Meagan and Jonathan were married last weekend. I had the grand pleasure of standing next to her in front 200 close friends and family. It was a surreal experience being so close to the marriage ceremony. I could see the subtle exchanges between the bride and the groom that made for such an intimate experience: the squeezing of each others’ hands, the whispering of their prayers while her brother sang. I could see the pastor’s thorough notes from which he referred (he has known the couple for years and known Meagan since she was a little girl). I could even smell the flame drifting off of the unity candle. Everything about the ceremony and the events leading up to it were just right because those kids are right for each other.
Thursday evening was the CRAZY girls’ night at Ceviche http://www.ceviche.com/, a tapas restaurant in South Tampa. We enjoyed a delightful evening together, listening to plans for the honeymoon and details of what the next few days would bring. The night continued as we moved the party to Meagan’s home where we enjoyed delicious chocolate-covered strawberries and oreo-cheesecake truffles (I must have the recipe even though I am totally not allowed to eat them), coke zero and wine. Megs told charming tales, engaging us all …
Friday started off with GTL baby! (for all you “Jersey Shore” fans) – GNAILS – TARGET – LUNCH.
This was immediately followed by other random errands, diet lemonade from Chic-fil-a (so good), the rehearsal at the beautiful church, and finally the rehearsal dinner. The dinner was hosted by the groom’s family and was at the ever-so-classy event room at Jacksons Bistro on Harbour Island. Three walls were glass, and it all overlooked Tampa Bay at sunset.

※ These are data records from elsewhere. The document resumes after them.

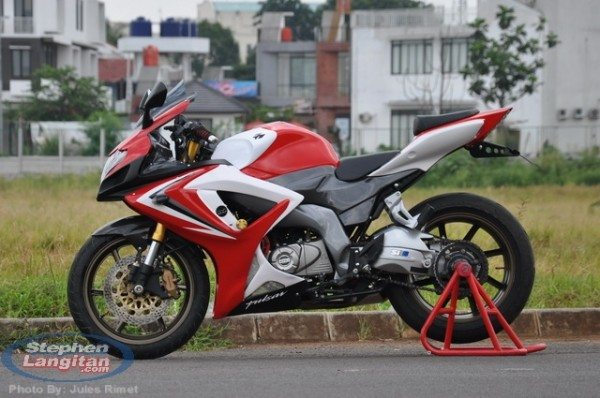 Modified Bajaj Pulsar 220 Rouser 220 1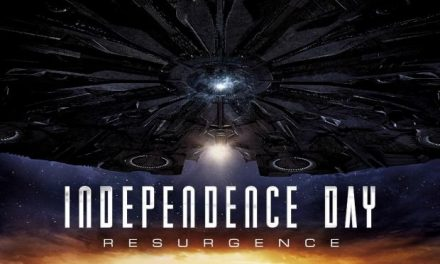 REVIEW: Independence Day Resurgence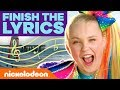 Can You Celebrate Like Jojo Siwa? | Finish The S Challenge 🎶 | #monday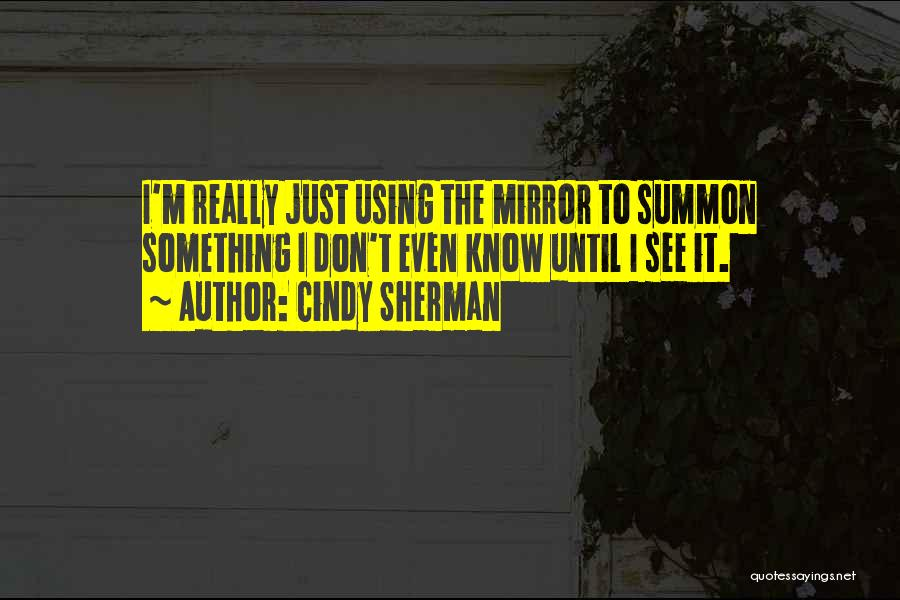 Using Quotes By Cindy Sherman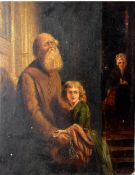 After J Dyckmans (19th Century), The Blind Beggar, oil on board, 29 x 22cm, unframed
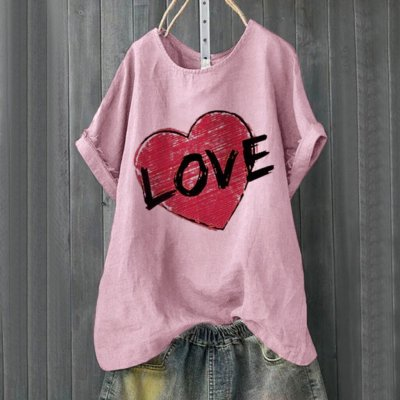 Fashion Blouse Loose Plus Size Casual Heart Letter Printed O-Nock Short Sleeve Shirts Tops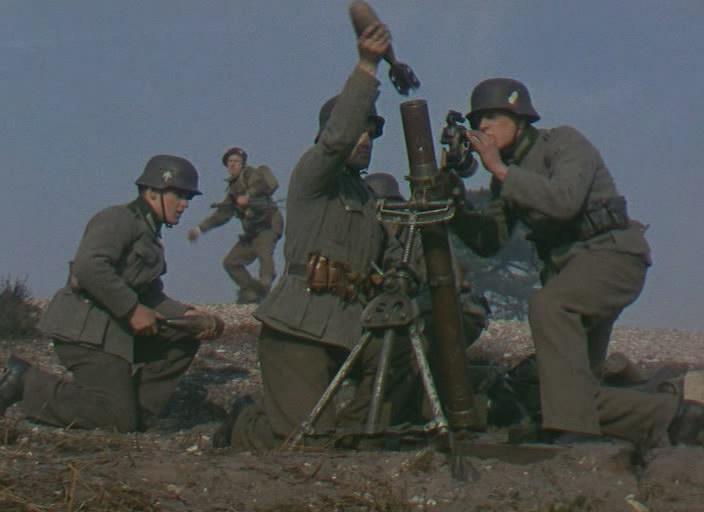 Mortar Loader 2
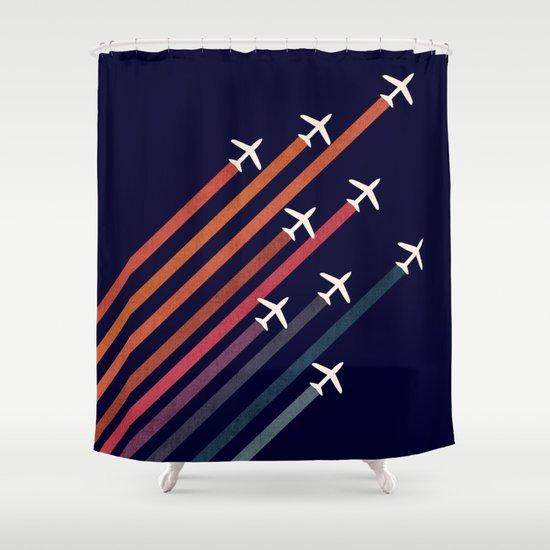 Aerial acrobat Shower Curtain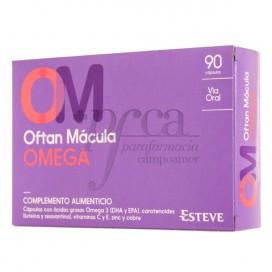 OFTAN MACULA OMEGA 90 CAPSULES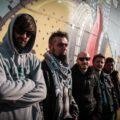 Palkosceniko al Neon: intervista, recensione e streaming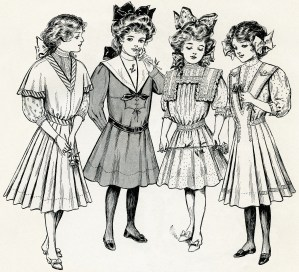 OldDesignShop_June1908GirlsFashion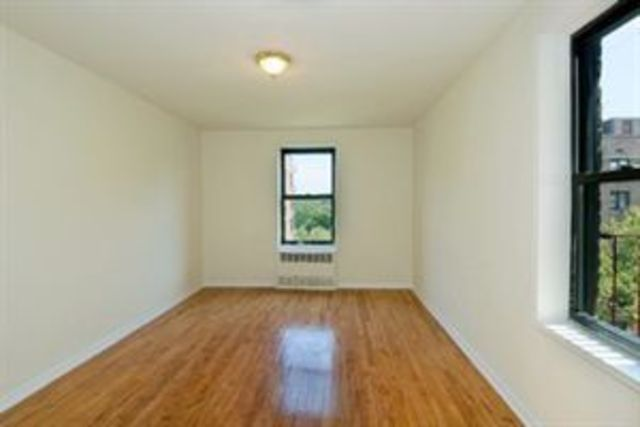 282 East 35th Street, Unit 6B Image #1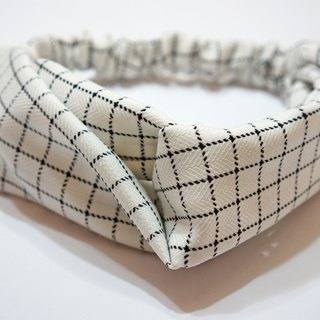 White small plaid / handmade elastic hair band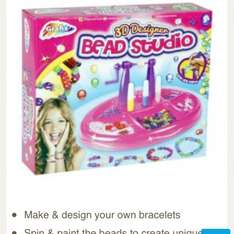 Grafix 3d designer bead station £5.00 @ Tesco Direct free click and collect.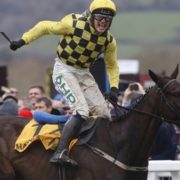 Al Boum Photo on course for Gold Cup defence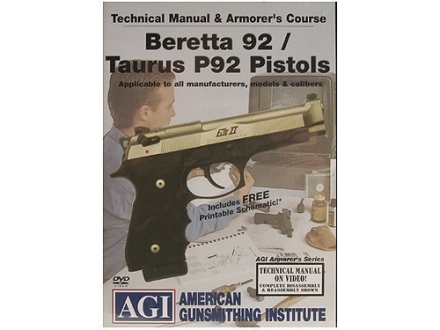 American Gunsmithing Institute (AGI) Technical Manual &amp; Armorer&#39;s Course Video &quot;Beretta 92/Taurus P92 Pistols&quot; DVD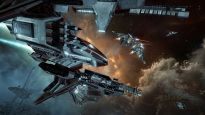 EVE: Valkyrie - Screenshots - Bild 1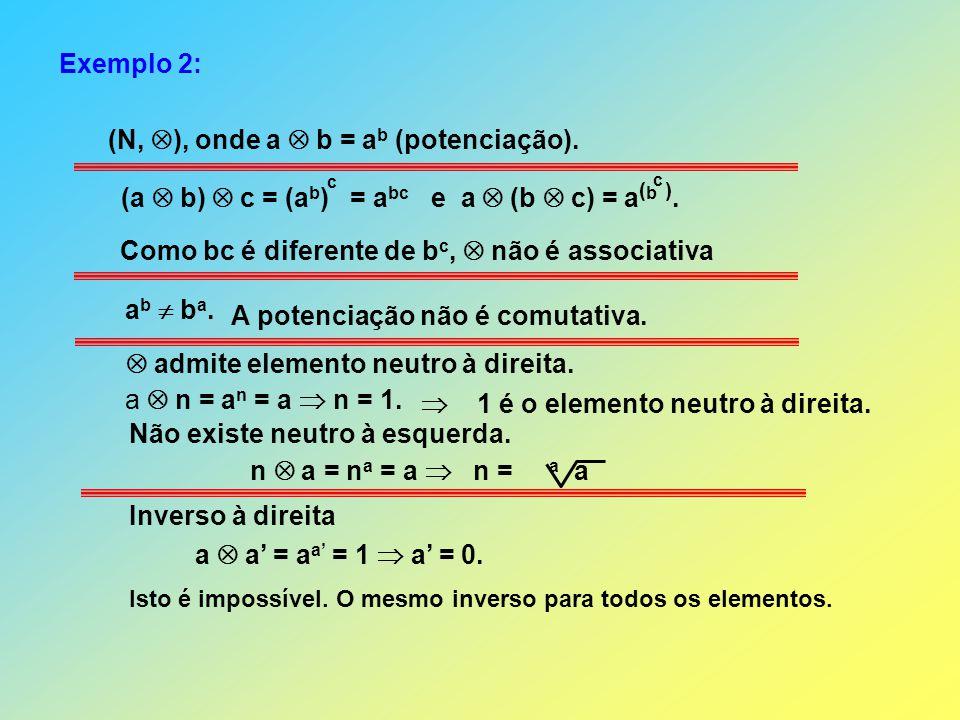 Exemplo 2: (N, ), onde a b = a b (potenciação). (a b) c = (a b ) = a bc e a (b c) = a ( b ). c c Como bc é diferente de b c, não é associativa admite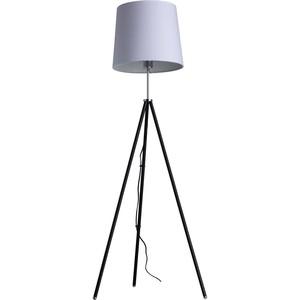 Торшер MW-LIGHT 446041401 торшер mw light 1062421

The views of Tampa Bay from the restaurant gave me a fresh look at my hometown; it is prettier than I remember.
The speeches ranged from moving to hilarious (the bride’s brother and sister-in-law took the gold with their rap, “The Married Life” to the tune of Fergie’s “Glamorous”).
Saturday was the big day involving hours of primping, pictures and happy tears. The ceremony was so nice (as described above), and the reception was a blast. Everything just came together so nicely as we sent the happy couple off to their honeymoon at an all-inclusive resort in St. Lucia (IamnotjealousIamnotjealousIamnotjealousIamnotjealous).
I wish Megs and Jonathan all the best (not that they need it). While it may not be a fresh start, this certainly is the beginning of a fun new chapter in their continued lives together.
Upon returning to the real world this week (after all the exciting wedding festivities)...I find myself breaking open many a watermelon, one of my favorite summer foods. I usually end up eating about half of the thing myself. It is just the epitome of freshness. The bright pink flesh has never been exposed to the elements of the outside world. It grows and plumps within the confines of the thick, green shell until it is burst open to be pillaged for its cool, sweet and refreshing insides.
I have decided to share something very important exclusively with my readers: how to properly cut a watermelon (according to me). Very important indeed. Of course there is no wrong way to cut a watermelon, but as someone who has had a lot of practice over the years (a self-proclaimed expert, if you will), I have found that the best way is the way my dad taught me originally from the time I was a kid. I have tried it several ways, but as the 1954 television series says...
"Father Knows Best" - How to cut a watermelon; do it this way.
With a great strong knife, cut the watermelon in half long-ways.
At this point you can wrap plastic wrap around one half of the melon if you want to save it to cut later so it stays fresh longer. However, if you are me, you are eating the entire thing over the course of 2-3 days so you might as well cut it all.
Place the watermelon half, pink side down, on a large cutting board. Slice it in half lengthwise.
Place one of the quarters, green side down, on the cutting board. Slide the knife from tip to tip longways on one side, staying as close to the rind as possible (see picture).
Then do the same thing on the other side (try to make the cut meet close to the middle).
Cut slices (as thick as you like) across down into the melon.
If you want smaller triangles, you can make one more slice down the middle longways.
Pop out the slices!
You can cut the slices into smaller pieces if you want, but I like'em just like that.
Store them in a big ole' bowl and cover with a lid or some plastic wrap.
Thanks, dad, for ALL the life life lessons I have learned and continue to learn from you!